(PASSAGE GIVEN):
Fallou Ndiaye

Personal information
- Date of birth: 10 November 2001 (age 24)
- Place of birth: Thiaroye, Senegal
- Height: 1.98 m (6 ft 6 in)
- Position: Centre-back

Team information
- Current team: Kerala Blasters
- Number: 44

Youth career
- –2021: AS Douanes
- 2021–2022: Gent

Senior career*
- Years: Team / Apps / (Gls)
- 2022–2023: Arles / 8 / (0)
- 2023: FC Haka / 22 / (2)
- 2024: SJK / 23 / (4)
- 2026–: Kerala Blasters / 9 / (2)

= Fallou Ndiaye =

Senegalese footballer (born 2001)

Fallou Ndiaye (born 10 November 2001) is a Senegalese professional footballer who plays as a centre-back for Indian Super League club Kerala Blasters. A tall defender, he is known for his aerial abilities.

Ndiaye has played football in Belgium, France, Finland and India.

(AVAILABLE DATA):
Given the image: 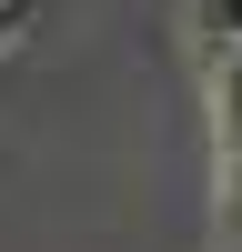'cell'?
<instances>
[{"label":"cell","mask_w":242,"mask_h":252,"mask_svg":"<svg viewBox=\"0 0 242 252\" xmlns=\"http://www.w3.org/2000/svg\"><path fill=\"white\" fill-rule=\"evenodd\" d=\"M212 131H222V172L242 161V51L212 61Z\"/></svg>","instance_id":"6da1fadb"},{"label":"cell","mask_w":242,"mask_h":252,"mask_svg":"<svg viewBox=\"0 0 242 252\" xmlns=\"http://www.w3.org/2000/svg\"><path fill=\"white\" fill-rule=\"evenodd\" d=\"M192 40H202V61L242 51V0H192Z\"/></svg>","instance_id":"7a4b0ae2"},{"label":"cell","mask_w":242,"mask_h":252,"mask_svg":"<svg viewBox=\"0 0 242 252\" xmlns=\"http://www.w3.org/2000/svg\"><path fill=\"white\" fill-rule=\"evenodd\" d=\"M20 20H30V0H0V51L20 40Z\"/></svg>","instance_id":"3957f363"},{"label":"cell","mask_w":242,"mask_h":252,"mask_svg":"<svg viewBox=\"0 0 242 252\" xmlns=\"http://www.w3.org/2000/svg\"><path fill=\"white\" fill-rule=\"evenodd\" d=\"M222 252H242V242H222Z\"/></svg>","instance_id":"277c9868"}]
</instances>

(JOB): In the footballer profile, what position does Fallou Ndiaye play? This data isn't needed for the work here.

(EXERCISE ANSWER): Centre-back.